The China-North Korea ties are increasingly challenged due to the events that happened this February, and they are also affecting the economies of both countries.
February has been an eventful month in North Asia. It is reported that North Korea launched an intermediate-range ballistic missile into the Sea of Japan last Feb. 12. One day after the test of what Pyongyang is calling "Pukguksong-2," two women killed the elder half-brother of the supreme leader of North Korea, Kim Jong Nam.
Kim Jong Nam was killed in a budget terminal located at the Kuala Lumpur International Airport. At the same time of the killing, Chinese authorities in Wenzhou, Zhejiang Province, returned a 16,295-ton shipment of North Korean coal due to too much mercury content.

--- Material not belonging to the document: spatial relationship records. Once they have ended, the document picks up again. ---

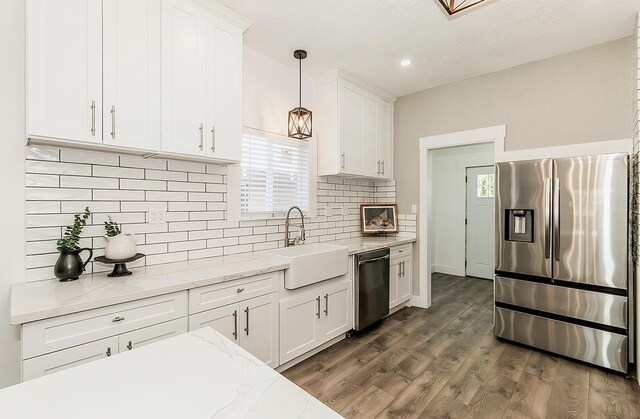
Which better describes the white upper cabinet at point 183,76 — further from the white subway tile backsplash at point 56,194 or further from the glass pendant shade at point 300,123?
the glass pendant shade at point 300,123

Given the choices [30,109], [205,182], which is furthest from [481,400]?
[30,109]

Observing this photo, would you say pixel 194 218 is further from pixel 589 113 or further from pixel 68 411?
pixel 589 113

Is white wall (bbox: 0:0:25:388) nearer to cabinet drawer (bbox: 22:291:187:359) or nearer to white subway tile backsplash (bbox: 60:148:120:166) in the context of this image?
Answer: white subway tile backsplash (bbox: 60:148:120:166)

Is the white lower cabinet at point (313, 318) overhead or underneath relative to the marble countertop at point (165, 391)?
underneath

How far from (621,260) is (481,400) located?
60.6 inches

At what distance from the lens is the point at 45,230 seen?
1.79 m

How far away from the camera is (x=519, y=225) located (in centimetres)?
286

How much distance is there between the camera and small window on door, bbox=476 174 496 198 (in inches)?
203

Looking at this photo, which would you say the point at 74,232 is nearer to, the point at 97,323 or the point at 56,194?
the point at 56,194

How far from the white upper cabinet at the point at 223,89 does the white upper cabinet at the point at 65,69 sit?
646 millimetres

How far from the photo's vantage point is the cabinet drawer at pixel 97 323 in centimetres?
133

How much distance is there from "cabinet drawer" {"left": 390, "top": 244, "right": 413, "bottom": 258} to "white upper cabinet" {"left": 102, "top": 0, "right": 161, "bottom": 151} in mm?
2657

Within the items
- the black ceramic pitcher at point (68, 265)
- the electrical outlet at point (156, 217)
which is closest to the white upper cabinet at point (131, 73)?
the electrical outlet at point (156, 217)

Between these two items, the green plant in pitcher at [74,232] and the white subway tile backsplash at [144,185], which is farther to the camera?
the white subway tile backsplash at [144,185]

China's Ministry of Commerce announced on Feb. 18 that the country would not buy coal from North Korea until the end of the year last due to security council sanctions.

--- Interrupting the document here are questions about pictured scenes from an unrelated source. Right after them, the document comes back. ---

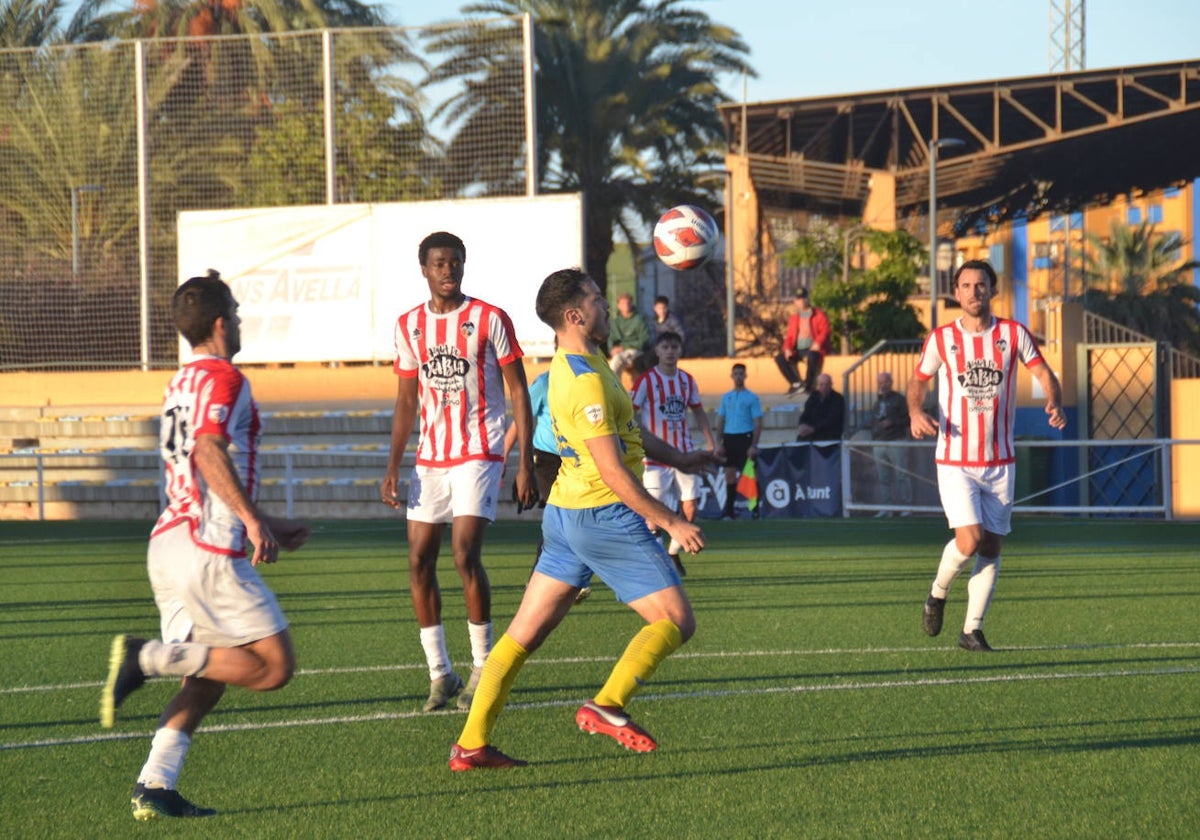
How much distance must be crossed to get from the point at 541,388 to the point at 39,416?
2139 cm

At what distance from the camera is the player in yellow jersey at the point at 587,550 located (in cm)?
584

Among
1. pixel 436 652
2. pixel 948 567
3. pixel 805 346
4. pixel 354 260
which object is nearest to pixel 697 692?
pixel 436 652

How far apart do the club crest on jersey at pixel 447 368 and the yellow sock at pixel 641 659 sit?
6.70 feet

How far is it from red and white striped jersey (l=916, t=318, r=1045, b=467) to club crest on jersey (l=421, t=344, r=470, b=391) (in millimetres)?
3024

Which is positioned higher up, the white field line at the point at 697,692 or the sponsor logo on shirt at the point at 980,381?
the sponsor logo on shirt at the point at 980,381

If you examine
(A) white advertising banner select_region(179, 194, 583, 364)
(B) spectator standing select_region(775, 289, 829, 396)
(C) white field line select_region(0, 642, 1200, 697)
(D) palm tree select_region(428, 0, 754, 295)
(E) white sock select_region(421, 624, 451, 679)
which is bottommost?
(C) white field line select_region(0, 642, 1200, 697)

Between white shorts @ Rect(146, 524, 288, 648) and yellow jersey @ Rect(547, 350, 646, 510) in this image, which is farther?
yellow jersey @ Rect(547, 350, 646, 510)

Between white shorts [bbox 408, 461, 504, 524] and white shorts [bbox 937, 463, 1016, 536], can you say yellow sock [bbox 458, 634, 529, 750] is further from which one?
white shorts [bbox 937, 463, 1016, 536]

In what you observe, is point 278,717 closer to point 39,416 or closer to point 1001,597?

The new ban did not sit well with Pyongyang, as security council sanctions have rarely inhibited China's coal purchases from North Korea. A commentary carried by the Korean Central News Agency stated the phrases: “a neighboring country, which often claims itself to be a ‘friendly neighbor.’"

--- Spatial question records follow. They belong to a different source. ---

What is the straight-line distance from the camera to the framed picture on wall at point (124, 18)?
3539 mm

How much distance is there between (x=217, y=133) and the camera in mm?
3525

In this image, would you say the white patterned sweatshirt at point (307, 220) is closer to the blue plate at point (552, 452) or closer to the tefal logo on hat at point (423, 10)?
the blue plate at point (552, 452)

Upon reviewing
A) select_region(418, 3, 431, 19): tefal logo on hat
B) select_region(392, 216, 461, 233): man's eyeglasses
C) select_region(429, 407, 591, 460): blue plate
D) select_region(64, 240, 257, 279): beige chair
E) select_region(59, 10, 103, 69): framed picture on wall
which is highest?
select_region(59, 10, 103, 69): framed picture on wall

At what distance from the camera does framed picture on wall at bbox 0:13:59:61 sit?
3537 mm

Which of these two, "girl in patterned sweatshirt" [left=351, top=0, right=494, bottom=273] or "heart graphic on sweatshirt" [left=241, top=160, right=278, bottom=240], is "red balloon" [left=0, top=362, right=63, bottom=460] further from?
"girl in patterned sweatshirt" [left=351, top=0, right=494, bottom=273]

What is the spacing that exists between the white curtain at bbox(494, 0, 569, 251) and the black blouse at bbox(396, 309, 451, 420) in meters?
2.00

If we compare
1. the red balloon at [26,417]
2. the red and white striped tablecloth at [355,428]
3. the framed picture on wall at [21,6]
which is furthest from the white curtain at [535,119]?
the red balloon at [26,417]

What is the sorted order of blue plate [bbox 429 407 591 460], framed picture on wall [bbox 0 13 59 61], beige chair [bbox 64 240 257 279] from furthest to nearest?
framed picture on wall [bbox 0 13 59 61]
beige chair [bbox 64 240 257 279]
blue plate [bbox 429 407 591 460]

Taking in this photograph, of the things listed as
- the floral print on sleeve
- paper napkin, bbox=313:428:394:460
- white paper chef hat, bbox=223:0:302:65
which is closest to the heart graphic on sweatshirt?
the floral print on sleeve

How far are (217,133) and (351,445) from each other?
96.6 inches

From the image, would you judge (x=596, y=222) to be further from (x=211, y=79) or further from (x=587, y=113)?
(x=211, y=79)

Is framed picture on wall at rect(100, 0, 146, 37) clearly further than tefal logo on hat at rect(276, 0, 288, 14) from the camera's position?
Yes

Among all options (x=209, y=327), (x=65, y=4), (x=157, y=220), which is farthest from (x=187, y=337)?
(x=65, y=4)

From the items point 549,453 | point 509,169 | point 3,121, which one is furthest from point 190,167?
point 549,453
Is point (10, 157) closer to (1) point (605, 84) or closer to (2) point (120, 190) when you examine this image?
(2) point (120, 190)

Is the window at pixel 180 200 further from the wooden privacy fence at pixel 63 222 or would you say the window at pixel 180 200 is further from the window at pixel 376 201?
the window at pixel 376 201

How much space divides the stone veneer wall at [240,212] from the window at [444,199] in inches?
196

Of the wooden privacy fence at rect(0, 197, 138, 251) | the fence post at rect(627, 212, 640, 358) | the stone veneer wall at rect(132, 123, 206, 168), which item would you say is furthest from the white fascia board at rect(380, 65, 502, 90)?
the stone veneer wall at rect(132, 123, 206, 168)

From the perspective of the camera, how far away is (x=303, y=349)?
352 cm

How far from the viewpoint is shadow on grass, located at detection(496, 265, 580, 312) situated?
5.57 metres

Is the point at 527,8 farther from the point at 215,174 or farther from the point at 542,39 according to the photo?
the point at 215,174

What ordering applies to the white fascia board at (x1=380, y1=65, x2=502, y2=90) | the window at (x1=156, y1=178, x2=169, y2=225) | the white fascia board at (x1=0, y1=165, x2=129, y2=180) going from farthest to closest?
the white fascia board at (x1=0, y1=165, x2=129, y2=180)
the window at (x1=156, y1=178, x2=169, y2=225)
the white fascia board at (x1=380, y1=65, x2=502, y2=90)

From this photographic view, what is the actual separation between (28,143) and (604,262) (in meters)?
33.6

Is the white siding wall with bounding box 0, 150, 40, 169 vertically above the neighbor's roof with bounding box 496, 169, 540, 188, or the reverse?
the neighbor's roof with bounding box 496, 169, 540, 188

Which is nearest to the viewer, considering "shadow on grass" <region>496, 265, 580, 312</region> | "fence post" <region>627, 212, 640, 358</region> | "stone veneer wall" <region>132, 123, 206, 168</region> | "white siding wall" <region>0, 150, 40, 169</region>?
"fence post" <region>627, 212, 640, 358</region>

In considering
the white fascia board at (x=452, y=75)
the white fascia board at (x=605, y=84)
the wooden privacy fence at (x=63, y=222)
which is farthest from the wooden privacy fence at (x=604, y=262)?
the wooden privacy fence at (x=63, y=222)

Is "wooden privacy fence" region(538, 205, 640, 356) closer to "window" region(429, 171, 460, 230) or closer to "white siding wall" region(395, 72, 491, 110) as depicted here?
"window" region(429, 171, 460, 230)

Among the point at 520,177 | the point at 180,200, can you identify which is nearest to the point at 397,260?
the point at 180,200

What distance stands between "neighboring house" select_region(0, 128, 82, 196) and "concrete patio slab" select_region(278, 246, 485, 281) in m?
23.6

The commentary also stated: "Such country has unhesitatingly taken inhumane steps such as totally blocking foreign trade related to the improvement of people’s living standard under the plea of the U.N. ‘resolutions of sanctions’ devoid of legal ground."
The commentary was penned by "Jong Phil," which means that words stated there were not technically official. It is clear though that Kim Jong Un's regime is extremely upset with its Chinese ally, as it issued the commentary through the official Korean Central News Agency.
It is still uncertain, as of the moment, what North Korea had done to affect the rejection of the coal shipment and the issuance of the ban on coal imports in China.